Wissen – Erfahrung – (Be)Handlung: Schlaf & Schlaflosigkeit in Deutschland
 

Schlafforschung boomt. Durch Apps und in Schlaflaboren scheint unser Schlaf immer messbarer zu werden. Neue Pharmazeutika und Medizintechnologien versprechen Schlaf kontrollierbar zu machen. Doch wie wirken diese neuen Wissenswelten auf die Erfahrung von Schlaf, besonders von Menschen, die sich guten Schlaf wünschen und daran scheitern? Das Projekt beleuchtet die Dilemmata, die bei der Wissensproduktion über Schlaf entstehen. In welchem Verhältnis stehen subjektiv-erlebter und objektiv-gemessener Schlaf? Was passiert mit Schlaf an der Schnittstelle zwischen Mensch und Maschine?

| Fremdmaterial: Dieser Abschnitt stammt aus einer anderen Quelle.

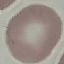
Summary:
  - Result: no malaria parasites detected
  - Image type: cell patch, automatically extracted from a larger field of view and resized to 64 × 64 pixels
  - Stain: Giemsa
  - Capture: smartphone through the microscope eyepiece
  - Preparation: thin blood smear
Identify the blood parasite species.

Ziel des Projektes ist es, die vielfältigen Faktoren, die unseren Schlaf und unseren Umgang mit ihm prägen, besser zu verstehen. Obwohl die Schlafforschung sehr interdisziplinär ist, wird sie v.a. von der Neurologie, der Biologie, der Psychologie und der Medizin dominiert. Ethnologische Forschungen gibt es bisher kaum. Dies ist verwunderlich, denn Schlaf ist ein biosoziales Phänomen, welches nicht nur durch Hormone, Neurotransmitter, oder Biorhythmen gesteuert wird, sondern auch stark durch sozio-kulturelle Faktoren geprägt ist. Wie, wo, wann, und mit wem Menschen schlafen (dürfen bzw. können) variiert zwischen Gesellschaften, sozialen Schichten, Altersgruppen, und historischen Epochen. Schlaf bildet eine interessante Schnittstelle zwischen Individuum und Gesellschaft und verdeutlicht die analytische Untrennbarkeit von Körper und Geist, Natur und Kultur.

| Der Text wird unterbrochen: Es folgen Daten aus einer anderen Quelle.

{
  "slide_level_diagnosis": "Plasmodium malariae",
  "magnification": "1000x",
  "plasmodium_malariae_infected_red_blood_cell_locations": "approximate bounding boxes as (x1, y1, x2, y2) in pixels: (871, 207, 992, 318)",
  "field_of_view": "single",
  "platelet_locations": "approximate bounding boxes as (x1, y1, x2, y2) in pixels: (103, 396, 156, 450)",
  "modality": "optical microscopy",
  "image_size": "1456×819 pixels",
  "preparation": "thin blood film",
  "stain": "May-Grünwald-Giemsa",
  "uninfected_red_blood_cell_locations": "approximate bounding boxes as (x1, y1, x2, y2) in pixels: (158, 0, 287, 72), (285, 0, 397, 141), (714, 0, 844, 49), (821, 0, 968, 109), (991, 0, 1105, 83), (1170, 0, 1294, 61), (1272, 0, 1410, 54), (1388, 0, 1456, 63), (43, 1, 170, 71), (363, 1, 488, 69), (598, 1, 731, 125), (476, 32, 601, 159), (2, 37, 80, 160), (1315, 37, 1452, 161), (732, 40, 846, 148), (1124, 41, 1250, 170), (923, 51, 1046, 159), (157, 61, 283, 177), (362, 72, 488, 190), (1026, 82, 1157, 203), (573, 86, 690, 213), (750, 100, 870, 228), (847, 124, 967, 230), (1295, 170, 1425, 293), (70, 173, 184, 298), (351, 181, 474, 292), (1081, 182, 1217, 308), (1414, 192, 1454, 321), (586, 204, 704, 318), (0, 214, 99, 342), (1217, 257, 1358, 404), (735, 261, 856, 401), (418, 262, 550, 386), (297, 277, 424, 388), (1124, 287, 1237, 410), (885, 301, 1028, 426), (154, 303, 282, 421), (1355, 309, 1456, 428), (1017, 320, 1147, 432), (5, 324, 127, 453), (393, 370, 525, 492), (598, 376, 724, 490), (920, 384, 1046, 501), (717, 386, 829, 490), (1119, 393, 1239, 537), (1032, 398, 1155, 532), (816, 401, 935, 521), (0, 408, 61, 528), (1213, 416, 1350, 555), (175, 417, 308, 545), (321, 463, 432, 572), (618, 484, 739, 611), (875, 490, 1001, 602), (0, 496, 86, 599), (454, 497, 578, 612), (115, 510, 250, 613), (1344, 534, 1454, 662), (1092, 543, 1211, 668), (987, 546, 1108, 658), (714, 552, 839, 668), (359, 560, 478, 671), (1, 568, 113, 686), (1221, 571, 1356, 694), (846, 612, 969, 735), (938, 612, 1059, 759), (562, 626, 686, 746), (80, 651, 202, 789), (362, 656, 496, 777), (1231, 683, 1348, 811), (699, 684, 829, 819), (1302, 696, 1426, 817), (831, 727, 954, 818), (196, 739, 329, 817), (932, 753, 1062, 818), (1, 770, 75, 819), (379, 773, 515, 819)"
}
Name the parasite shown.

Konkret befasst sich das Projekt mit dem komplexen Zusammenspiel von Schlafwissen, Schlaferfahrung und Schlaf(be)handlungen. Wie wird das komplexe Phänomen Schlaf überhaupt gemessen? Wie ist das Verhältnis von subjektivem Schlaferleben und den vermeintlich „objektiven“ Daten, die im Schlaflabor oder von sogenannten Sleep Trackers generiert werden? Was bedeutet „guter Schlaf“ für unterschiedliche Menschen? Und was tun Schlafgestörte oder Fachleute, um Schlaf zu verbessern und gesunden Schlaf herbeizuführen? Mit diesen Fragen beschäftigte ich mich sich seit Januar 2022 in dem laufenden Projekt „Wissen – Erfahrung – (Be)Handlung: Schlaf & Schlaflosigkeit in Deutschland“, das an der Schnittstelle zwischen Medizinanthropologie, Psychologischer Anthropologie und den Science and Technology Studies angesiedelt ist. Die Forschung basiert auf teilnehmender Beobachtung in einem Schlaflabor sowie auf Interviews mit Patient*innen, Schlafmediziner*innen und Wissenschaftler*innen.